In the absence of content analysis of Weibo posts for each disease keyword at the baseline, and given the diversity of information that triggered the elevated Weibo activities, we did not attempt to compare across the categories of information that triggered the elevated Weibo activities. Future research along that direction is warranted.

Our analysis is only a small step towards a better understanding of the Chinese online community’s understanding and communications about health issues. Many questions remained unresolved. For example, how can we predict users’ reactions to different types of news, events or information? What, if any, behavioral changes will health information on social media bring about? What is the relationship between healthcare-seeking behavior and tweeting behavior? Our study provides the ground work for future research that will shed light upon these issues.


Infectious disease-related information triggered Chinese social media users’ reactions to create and repost microblog posts. Our content analysis categorized them into 5 categories, namely, news of an outbreak or a case, health education / information, alternative health information (or Traditional Chinese Medicine), commercial advertisement / entertainment, and social issues. Our study opens the door towards a better understanding of online health information diffusion and health information seeking behavior that will better equip digital epidemiologists to fine-tune their prediction and detection tools, and will enable health communicators to fine-tune their social media messages.

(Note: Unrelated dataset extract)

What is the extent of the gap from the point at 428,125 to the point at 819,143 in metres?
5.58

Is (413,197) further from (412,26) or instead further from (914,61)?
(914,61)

The identification of news and information pertaining to infectious diseases that trigger an elevated microblog activity and the contents thereof has utility and significance in health communications and disease surveillance. Our study covers 42 infectious diseases. We demonstrated how information and issues about these diseases drew social media users’ attention and led to increased social media traffic. Such finding, in turn, will pave the way for future studies about online health communications. This study contributes to the literature by analyzing data from Sina Weibo, the leading microblogging platforms in China, where Twitter is blocked. We analyze the reactions of a sample of influential users in a national online community to health-related news, information and social issues. This helps facilitate better social media health communication and may shed light on the “false positives” in digital disease detection. The lessons learned in our study can be transferrable to other middle income countries.